Gestern Abend, so mein Ehemann, habe er nachgedacht und frage sich nun, ob man tatsächlich nur als Pferdeflüsterer Pferde wirklich verstehen könne. Es müsse doch möglich sein auch ohne Magie den Charakter eines Pferdes zu erkennen und damit umzugehen. Und darüber solle nun ich, seine Ehefrau, doch einmal nachdenken.
Kein Problem dachte ich, denn in keinem Stall gleicht ein Pferd dem anderen und für jedes gibt es (hoffentlich) einen passenden Menschen. Unterschiedlich ausgeprägt stehen in den Boxen unter anderem:
Das IchhabeimmerschlechtelaunePferd
Es nimmt jede Gelegenheit wahr seine Ohren so weit anzulegen, dass man glaubt sie wären verschwunden. Alles auf zwei – oder auch mehr – Beinen wird mit unfreundlich gebleckten Zähnen begrüßt. Rund um das Heu und die Kraftfutterraufe fliegen die Hufe besonders schnell und das Hinterteil kann überraschen wendig sein.
Anforderungen an den Besitzer: Gut gepolsterte Kleidung und schnelle Reflexe und immer Salbe und Pflaster im Stall.
Das IchmagschrillegeräuschePferd
Meist eine Stute, die immer wieder mit einer anderen Schnüffelkontakt aufnimmt, dann ein schrilles Quietschen aussendet und mit einem Vorderbein nach vorne austritt. Wer zuerst quietscht, gewinnt.
Anforderungen an den Besitzer: Keine Angst vor durchdringenden, plötzlichen Geräuschen. Kein Pferd für jemanden mit einer nervösen Disposition.
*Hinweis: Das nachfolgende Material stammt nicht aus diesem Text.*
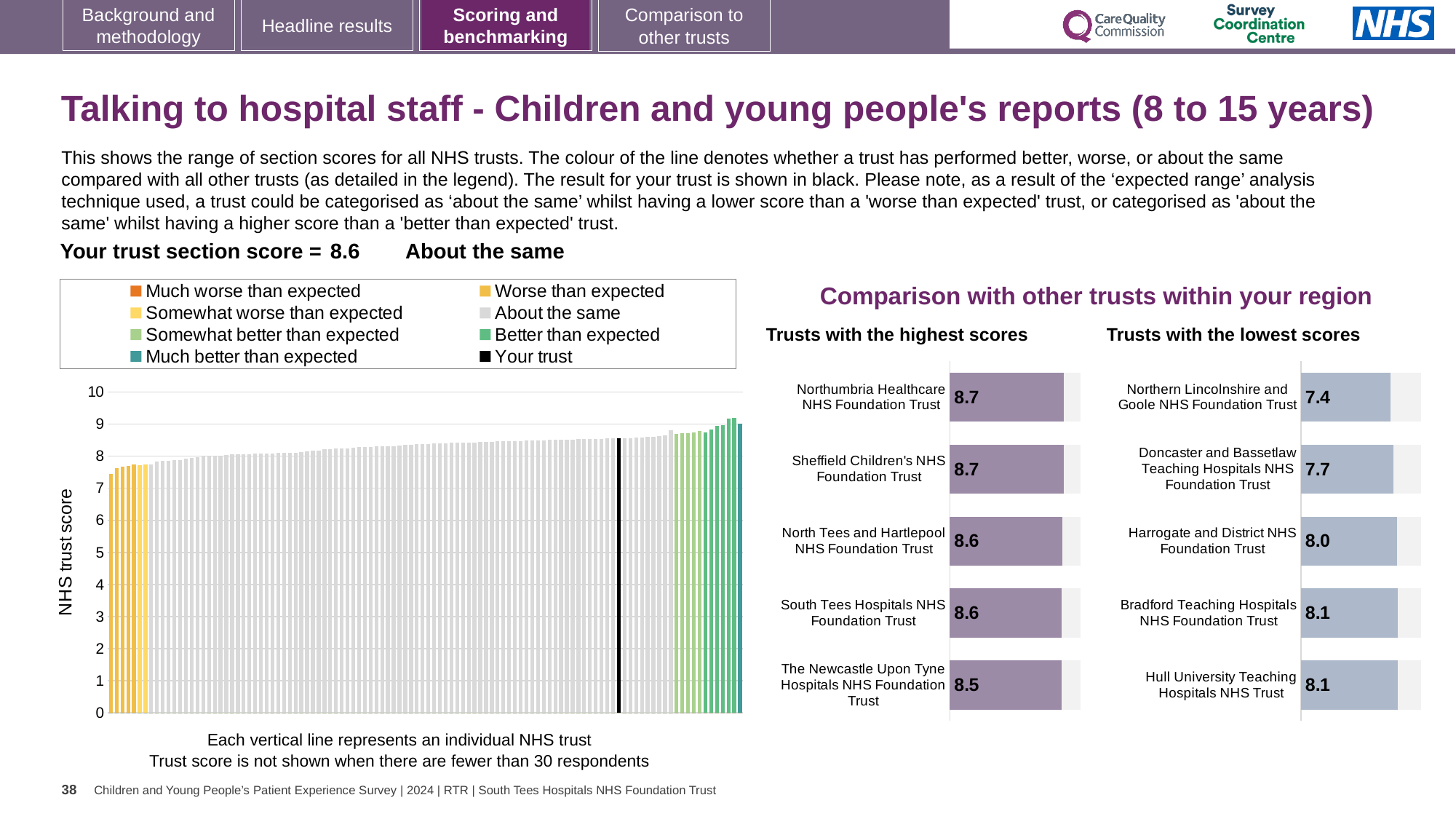
In the 'Trusts with the lowest scores' chart, which has the higher score: Doncaster and Bassetlaw Teaching Hospitals NHS Foundation Trust or Harrogate and District NHS Foundation Trust? Harrogate and District NHS Foundation Trust In the 'Trusts with the highest scores' chart, what is the difference between the scores of Northumbria Healthcare NHS Foundation Trust and The Newcastle Upon Tyne Hospitals NHS Foundation Trust? 0.2 In the 'Trusts with the lowest scores' chart, what is the difference between the scores of Harrogate and District NHS Foundation Trust and Northern Lincolnshire and Goole NHS Foundation Trust? 0.6 In the 'Trusts with the highest scores' chart, what is the score for Northumbria Healthcare NHS Foundation Trust? 8.7 What kind of chart is the main chart on the left of the slide? Bar chart In the 'Trusts with the lowest scores' chart, what is the score for Doncaster and Bassetlaw Teaching Hospitals NHS Foundation Trust? 7.7 How many trusts are listed in the 'Trusts with the highest scores' chart? 5 In the 'Trusts with the highest scores' chart, what is the score for The Newcastle Upon Tyne Hospitals NHS Foundation Trust? 8.5 In the main chart on the left, is the value for your trust (the black bar) greater or less than 8? greater In the 'Trusts with the lowest scores' chart, which trust has the lowest score? Northern Lincolnshire and Goole NHS Foundation Trust In the main chart on the left, what is the section score for your trust (the black bar)? 8.6 How many entries does the legend of the main chart on the left list? 8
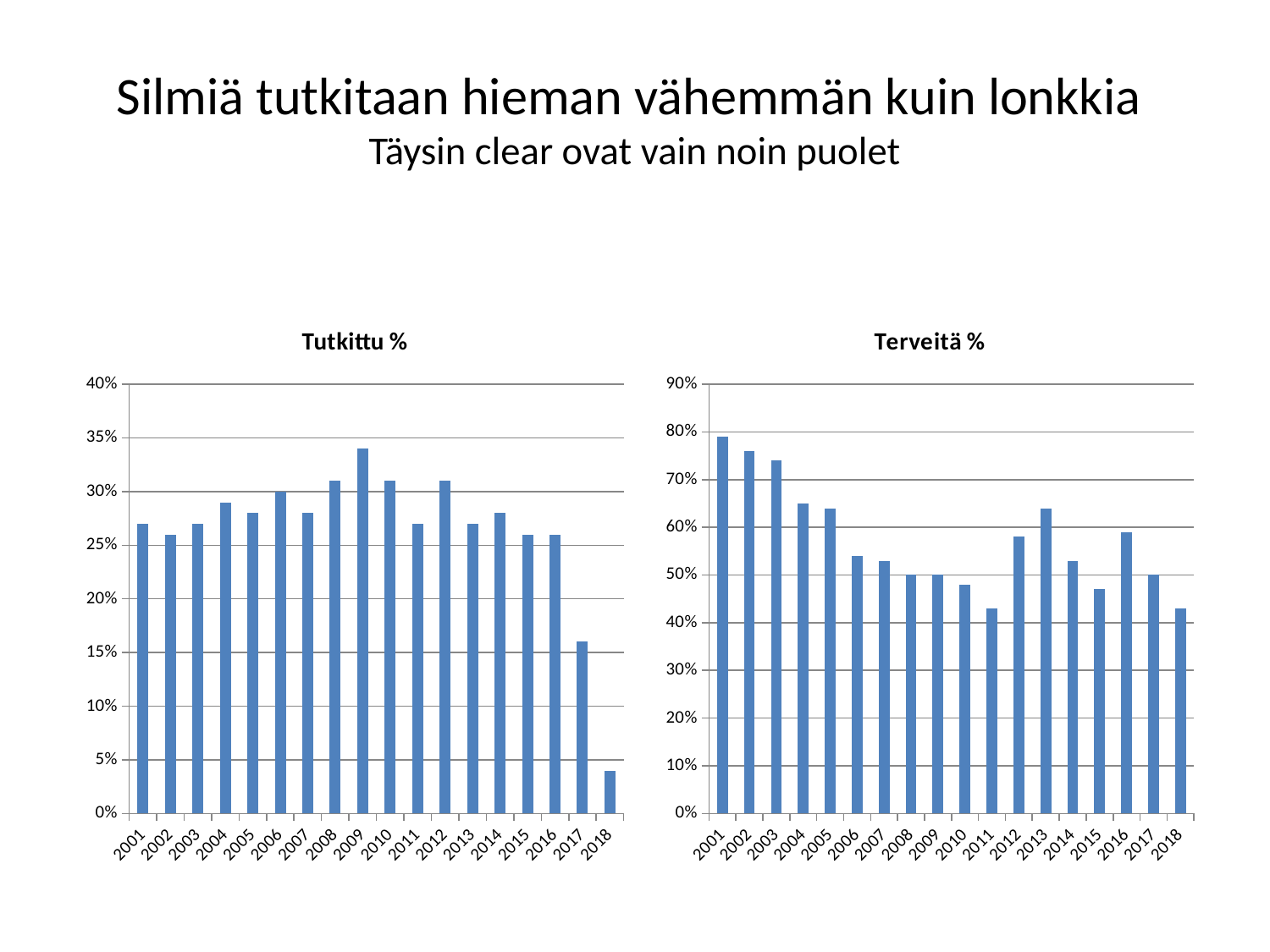
In the 'Terveitä %' chart, is the value for 2011 greater or less than 50%? less In the 'Terveitä %' chart, which year has the highest value? 2001 In the 'Terveitä %' chart, do the values generally rise or fall from 2001 to 2011? fall What is the title of the chart on the right side of the slide? Terveitä % In the 'Tutkittu %' chart, which is larger, the value for 2004 or the value for 2018? 2004 In the 'Tutkittu %' chart, which year has the highest value? 2009 In the 'Tutkittu %' chart, is the value for 2009 greater or less than 30%? greater How many years are shown on the x axis of the 'Tutkittu %' chart? 18 In the 'Tutkittu %' chart, which year has the lowest value? 2018 What kind of chart is the 'Tutkittu %' chart? bar chart In the 'Terveitä %' chart, is the value for 2001 greater or less than 70%? greater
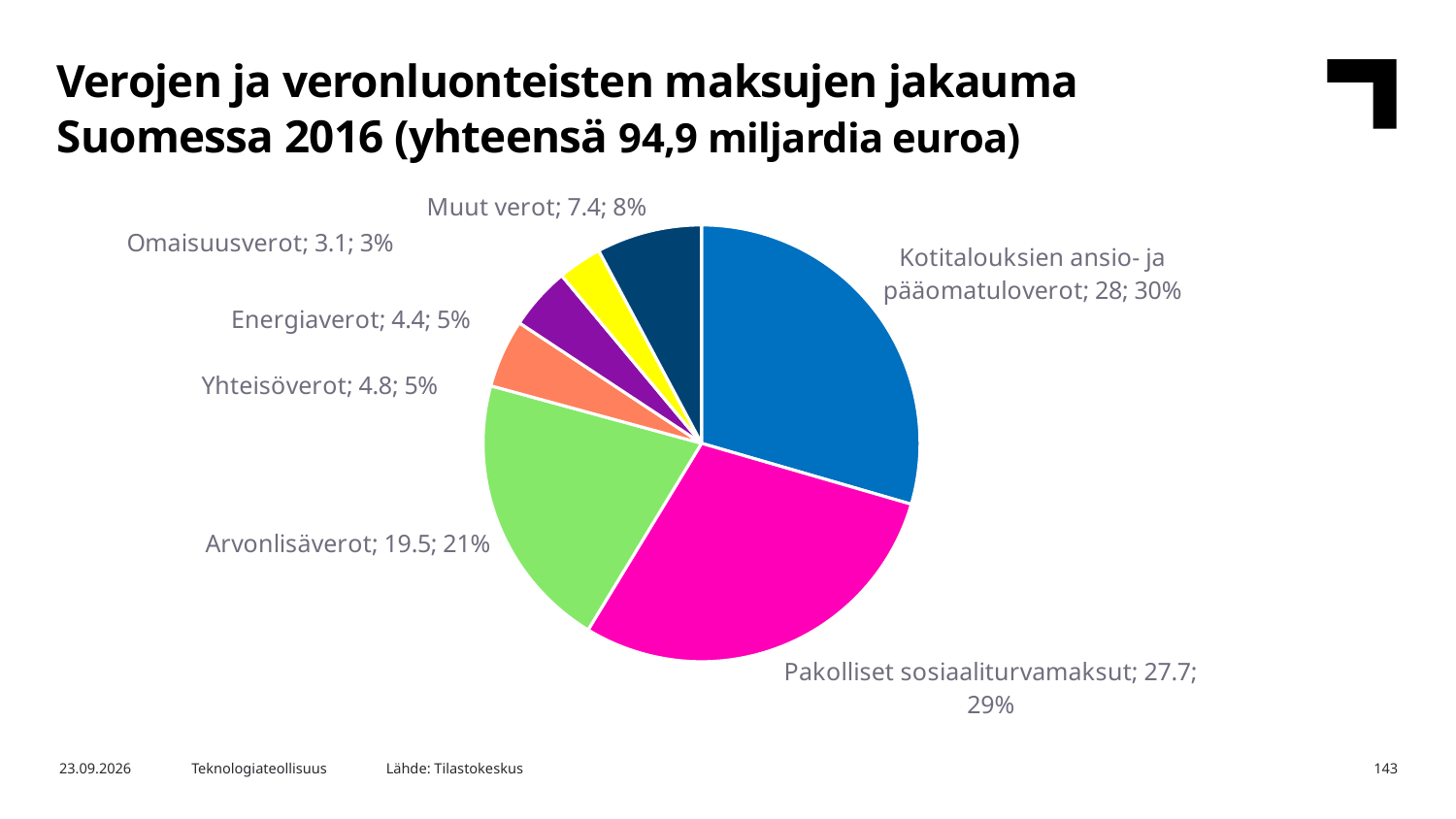
What is the value for Pakolliset sosiaaliturvamaksut? 27.7 What is the value for Muut verot? 7.4 Which category has the largest value? Kotitalouksien ansio- ja pääomatuloverot How many slices does the pie chart have? 7 Which category has the smallest value? Omaisuusverot What share of the pie does Kotitalouksien ansio- ja pääomatuloverot represent? 30% What total amount is stated in the chart title? 94,9 miljardia euroa What is the value for Arvonlisäverot? 19.5 What share of the pie does Arvonlisäverot represent? 21% What kind of chart is shown on the slide? pie chart Which is larger, the value for Yhteisöverot or the value for Energiaverot? Yhteisöverot What is the difference between the values for Kotitalouksien ansio- ja pääomatuloverot and Pakolliset sosiaaliturvamaksut? 0.3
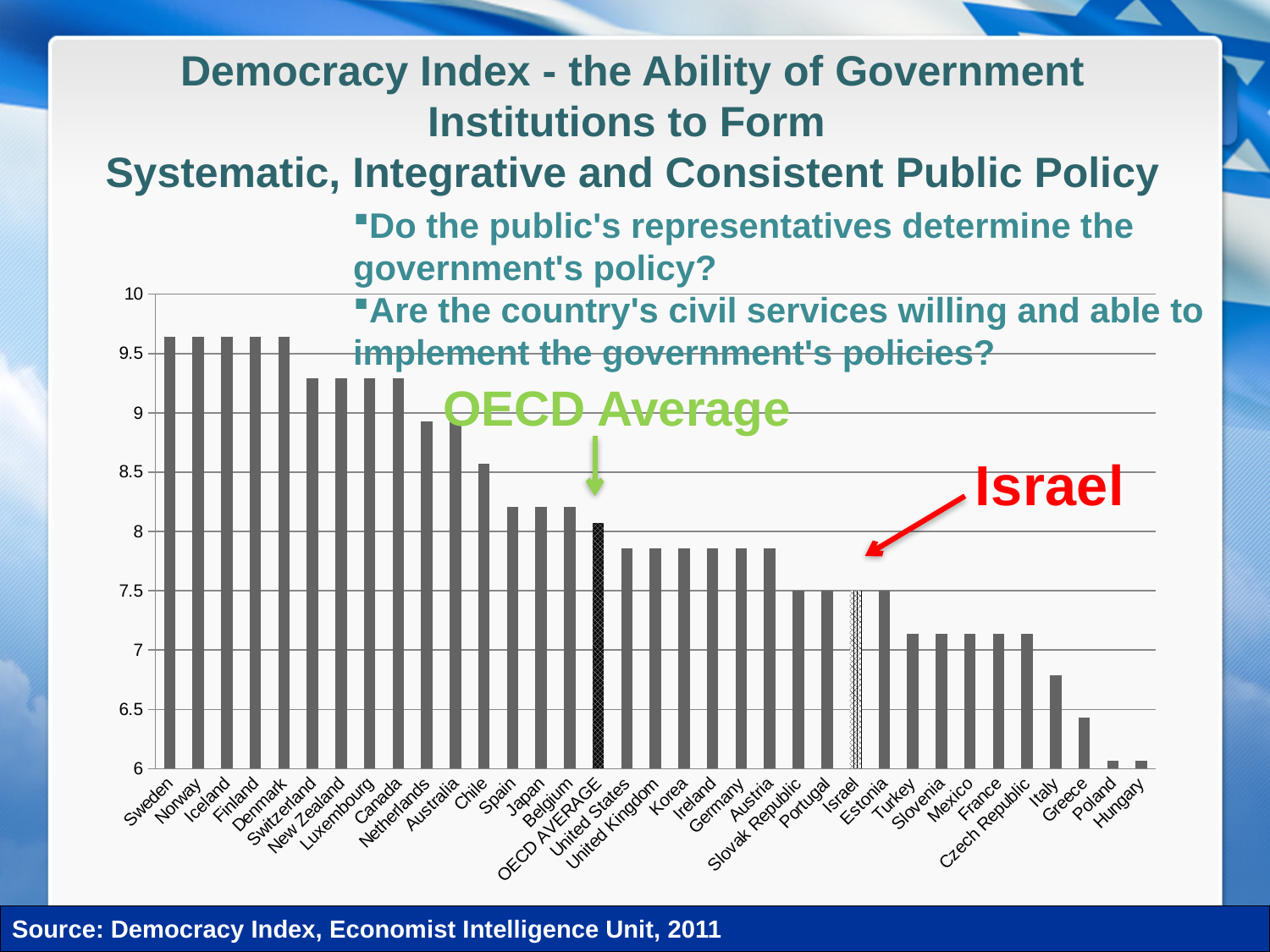
How many countries/categories are plotted along the x axis of the chart? 35 Is the value for Sweden greater or less than 9.5? greater Is the value for Israel greater or less than 8? less Is the value for Italy greater or less than 7? less According to the footer, what is the source of the chart data? Democracy Index, Economist Intelligence Unit, 2011 Which has the larger value, Germany or Israel? Germany What kind of chart is shown on the slide? bar chart Do the values rise or fall moving from left to right along the x axis? fall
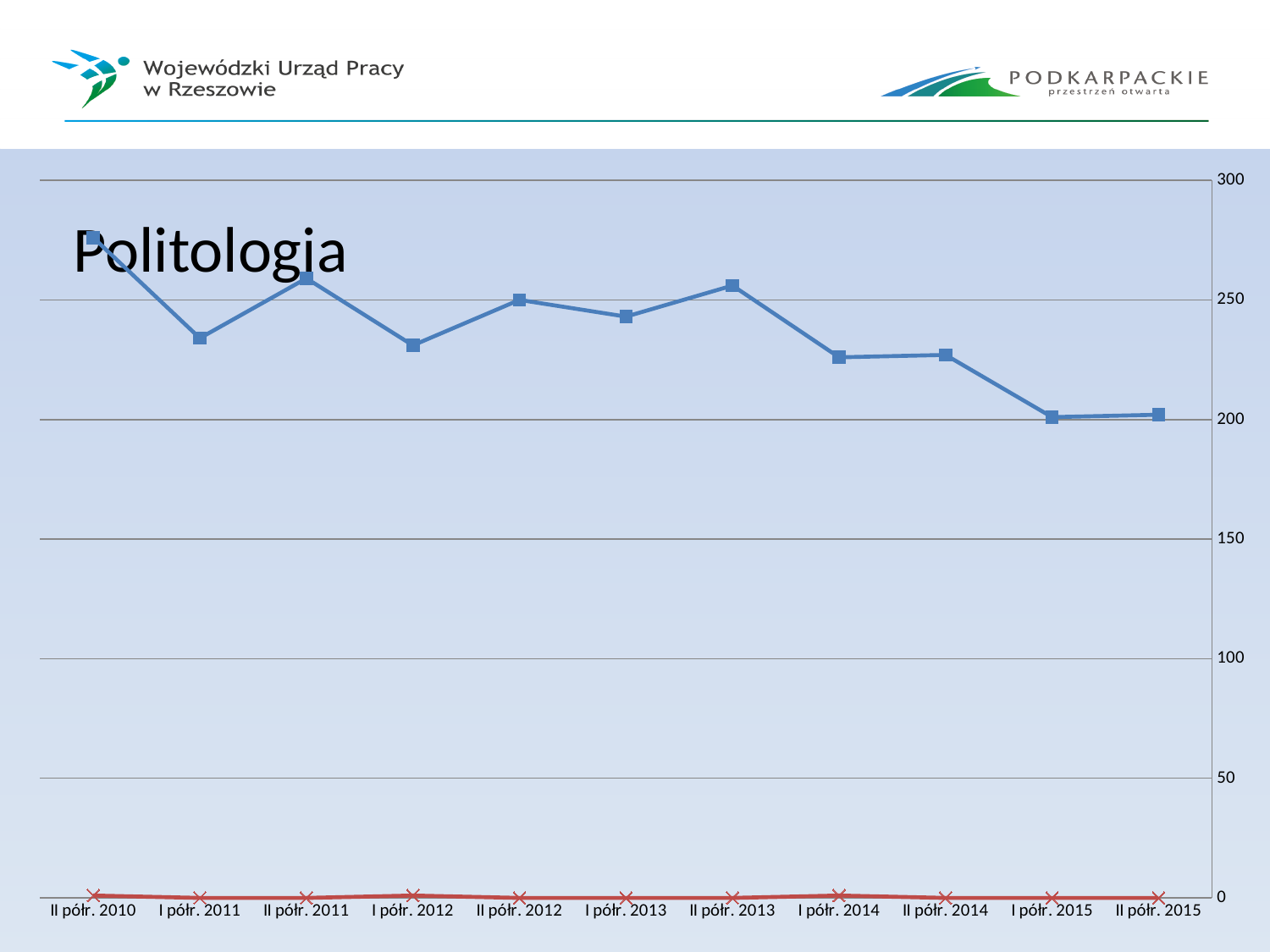
In which period does the blue line reach its highest value? II półr. 2010 Which is larger on the blue line: the value for II półr. 2010 or the value for I półr. 2011? II półr. 2010 Which is larger on the blue line: the value for I półr. 2012 or the value for II półr. 2012? II półr. 2012 Is the blue line's value for I półr. 2011 greater or less than 250? less What is the title shown on the chart? Politologia Is the blue line's value for II półr. 2010 greater or less than 250? greater How many periods are shown along the x axis? 11 Overall, does the blue line rise or fall from II półr. 2010 to II półr. 2015? fall Is the blue line's value for I półr. 2012 greater or less than 250? less What kind of chart is shown on the slide? line chart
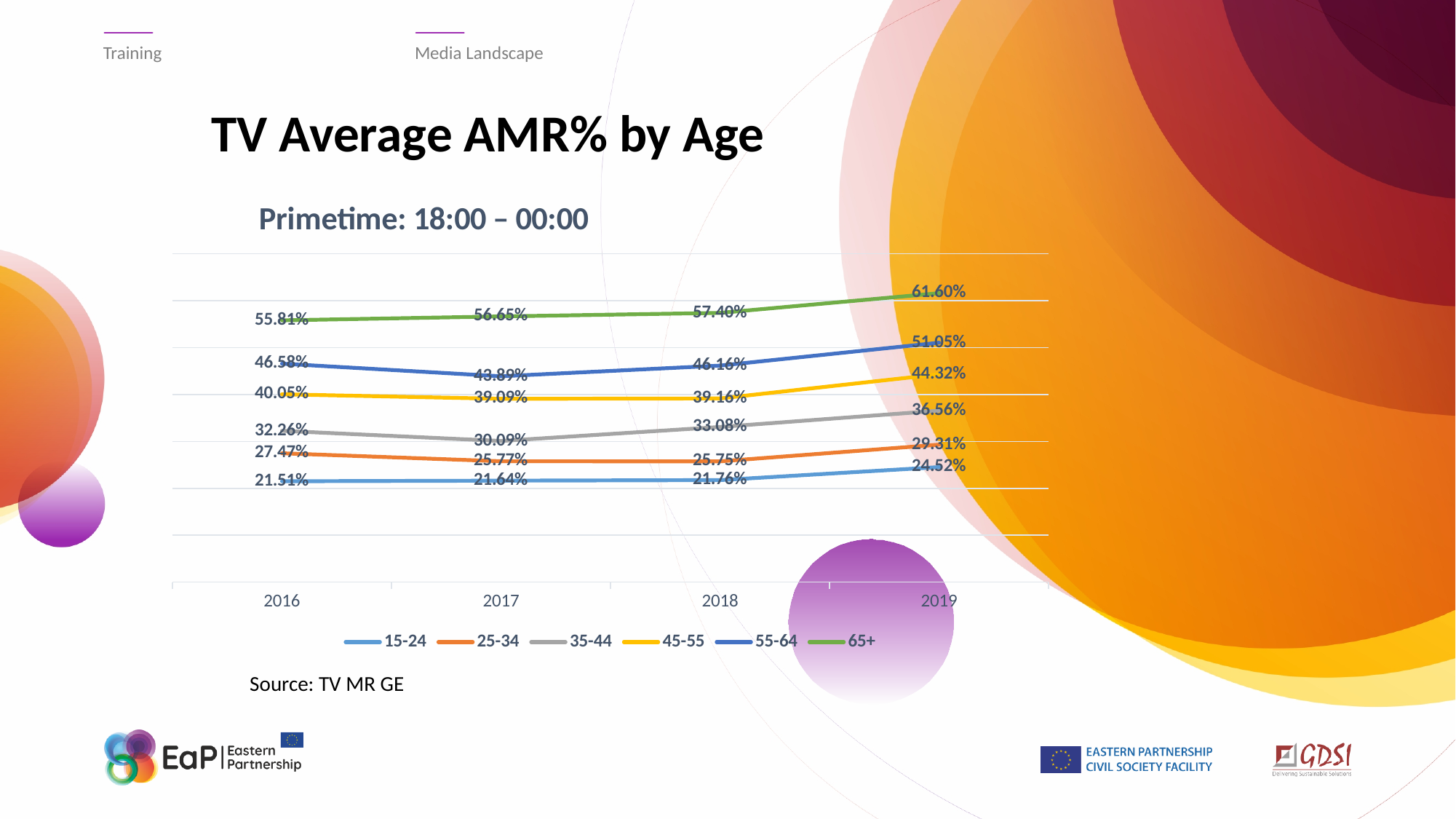
Does the 65+ series rise or fall from 2016 to 2019? rise What is the value for the 15-24 age group in 2016? 21.51% What kind of chart is shown on the slide? line chart How many years are shown on the x axis? 4 What is the difference between the 65+ value and the 15-24 value in 2019? 37.08% Which is larger in 2017: the 45-55 value or the 35-44 value? 45-55 Which age group has the highest value in 2019? 65+ Which age group has the lowest value in 2018? 15-24 What is the value for the 65+ age group in 2019? 61.60% What is the value for the 55-64 age group in 2017? 43.89% What is the title printed above the chart? Primetime: 18:00 – 00:00 How many series does the legend list? 6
Das DieweltistgefährlichPferd
Meist ein temperamentvolles Pferd, das nach Belieben entscheidet, was gerade schrecklich ist. Heute der Schatten eines Baumes, morgen der eigene Wassereimer, übermorgen der altbekannte Traktor. Nichts und niemand kann es überzeugen, dass diese Dinge nicht tödlich sind.
Anforderungen an den Besitzer: Jeans, die am Sattel kleben, starke Beine und ein Besitzer, der spannende Herausforderungen liebt und an ihnen wächst.
Das IchkannüberallhinPferd
Egal wie sicher die Weide eingezäunt oder die Box verschlossen ist, es findet immer einen Weg nach draußen. Knoten sind für sie Kinderspiel Es sind die Genies der Pferdewelt, die gerne zeigen dass auch der größte Riegel sie nicht aufhalten kann. Und es sind genau die Pferde, die im Trail ein Cavaletti verweigern, aber locker über einen 1.50m Zaun springen.
Anforderungen an den Besitzer: Ein Hof und eine Weide wie ein Hochsicherheitsgefängnis. Eine gute Versicherung hilft auch.
Das IchfühlewasdukannstPferd
Diese Pferde beurteilen die Fähigkeiten ihres Reiters in dem Moment in dem er den Sattel berührt. Jeder Reiter, der sich nicht ebenso gefühlvoll durchsetzen möchte, muss mit dem vollen Programm rechnen. Buckeln, scheuen, Kopfschlagen, steigen. Alles ist möglich, um den Reiter zum Absteigen zu bewegen. Und wieder hat das Pferd einen Tag frei.
Anforderungen an den Besitzer: Ein erfahrener Reiter, der sich nicht nicht tränenreich seinem Schicksal unterwirft.
Das FangmichdochPferd
Sobald dieses Pferd seinen Besitzer zur Weide kommen sieht, galoppiert es freudig davon, ganz nach hinten selbstverständlich. Es kennt alle Fangtechniken, lässt sich nicht durch Leckerli bestechen oder durch Tricks täuschen.
Anforderungen an den Besitzer: Einfallsreichtum und viel Sinn für Humor. Beides braucht man, wenn man nach einer Stunde noch immer keinen Erfolg hat, aber jede Menge Zuschauer am Weidezaun.
Mit Geduld, Einfühlungsvermögen und der richtigen Selbsteinschätzung findet wohl jeder Reiter das passende Gegenstück. Und wie in jeder anderen Beziehung möchte man mit dem perfekten Partner dann durch dick und dünn gehen. Und das so mein Ehemann, habe er eigentlich nur hören wollen.